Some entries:

_ _ _ _ _

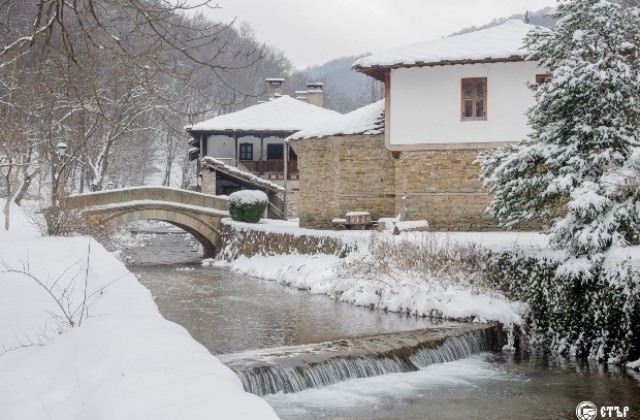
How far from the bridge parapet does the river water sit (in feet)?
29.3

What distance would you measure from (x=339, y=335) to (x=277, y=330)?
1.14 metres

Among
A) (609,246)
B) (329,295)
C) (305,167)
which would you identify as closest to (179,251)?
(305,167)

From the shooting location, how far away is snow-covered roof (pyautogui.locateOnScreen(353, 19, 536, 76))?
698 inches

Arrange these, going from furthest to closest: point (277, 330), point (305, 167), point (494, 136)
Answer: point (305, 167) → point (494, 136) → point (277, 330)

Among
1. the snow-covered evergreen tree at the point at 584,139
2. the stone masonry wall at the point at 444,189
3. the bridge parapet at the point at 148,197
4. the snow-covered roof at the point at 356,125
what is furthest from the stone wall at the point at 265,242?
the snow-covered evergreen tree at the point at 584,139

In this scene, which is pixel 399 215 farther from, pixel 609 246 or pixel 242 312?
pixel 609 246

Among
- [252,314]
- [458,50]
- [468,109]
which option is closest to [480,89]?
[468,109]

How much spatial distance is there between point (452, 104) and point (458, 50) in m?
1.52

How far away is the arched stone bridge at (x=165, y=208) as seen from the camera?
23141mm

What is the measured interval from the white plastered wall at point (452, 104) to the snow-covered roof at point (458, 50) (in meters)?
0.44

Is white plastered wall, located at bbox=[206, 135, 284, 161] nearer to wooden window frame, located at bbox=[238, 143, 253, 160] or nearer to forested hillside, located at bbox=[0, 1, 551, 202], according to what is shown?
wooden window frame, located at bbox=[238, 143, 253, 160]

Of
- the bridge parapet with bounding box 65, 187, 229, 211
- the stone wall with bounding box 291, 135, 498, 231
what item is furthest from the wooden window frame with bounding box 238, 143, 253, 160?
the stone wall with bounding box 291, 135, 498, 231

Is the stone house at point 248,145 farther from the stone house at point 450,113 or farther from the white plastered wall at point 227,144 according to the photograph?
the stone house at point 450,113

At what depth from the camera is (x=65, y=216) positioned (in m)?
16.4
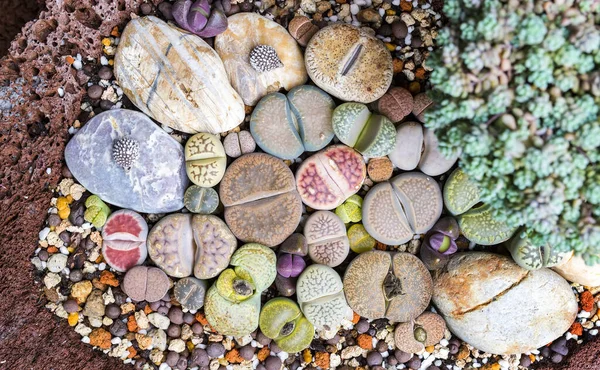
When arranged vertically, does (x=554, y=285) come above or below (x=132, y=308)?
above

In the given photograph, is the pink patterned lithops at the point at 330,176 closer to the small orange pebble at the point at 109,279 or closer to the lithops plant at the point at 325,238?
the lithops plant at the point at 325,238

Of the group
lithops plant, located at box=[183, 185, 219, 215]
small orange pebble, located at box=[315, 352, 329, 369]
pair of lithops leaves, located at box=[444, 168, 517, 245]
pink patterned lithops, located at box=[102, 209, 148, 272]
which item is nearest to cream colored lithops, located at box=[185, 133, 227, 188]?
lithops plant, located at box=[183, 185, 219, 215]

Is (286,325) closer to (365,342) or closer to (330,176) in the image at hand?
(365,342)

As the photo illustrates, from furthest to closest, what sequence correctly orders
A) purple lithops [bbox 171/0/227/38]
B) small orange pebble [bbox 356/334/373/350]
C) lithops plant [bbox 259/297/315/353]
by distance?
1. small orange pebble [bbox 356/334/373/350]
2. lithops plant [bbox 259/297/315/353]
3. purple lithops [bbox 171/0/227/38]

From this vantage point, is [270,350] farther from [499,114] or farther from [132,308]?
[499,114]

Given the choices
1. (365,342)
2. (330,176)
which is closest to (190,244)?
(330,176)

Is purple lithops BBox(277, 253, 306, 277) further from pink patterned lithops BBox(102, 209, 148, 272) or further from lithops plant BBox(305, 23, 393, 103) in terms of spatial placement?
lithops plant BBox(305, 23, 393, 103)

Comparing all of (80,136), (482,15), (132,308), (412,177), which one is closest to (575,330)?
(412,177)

_ _ _ _ _

## Task statement
Turn the lines into a numbered list, starting at the line that contains "From this vantage" and continuing through the end of the entries. Leave out blank lines.

## Task result
1. From this vantage point, is [270,350] farther from [499,114] or farther from [132,308]?
2. [499,114]
3. Given the choices
4. 1. (365,342)
5. 2. (330,176)
6. which is closest to (190,244)?
7. (330,176)
8. Is purple lithops BBox(277, 253, 306, 277) further from pink patterned lithops BBox(102, 209, 148, 272) or further from lithops plant BBox(305, 23, 393, 103) in terms of spatial placement?
9. lithops plant BBox(305, 23, 393, 103)
10. Comparing all of (80,136), (482,15), (132,308), (412,177), which one is closest to (575,330)?
11. (412,177)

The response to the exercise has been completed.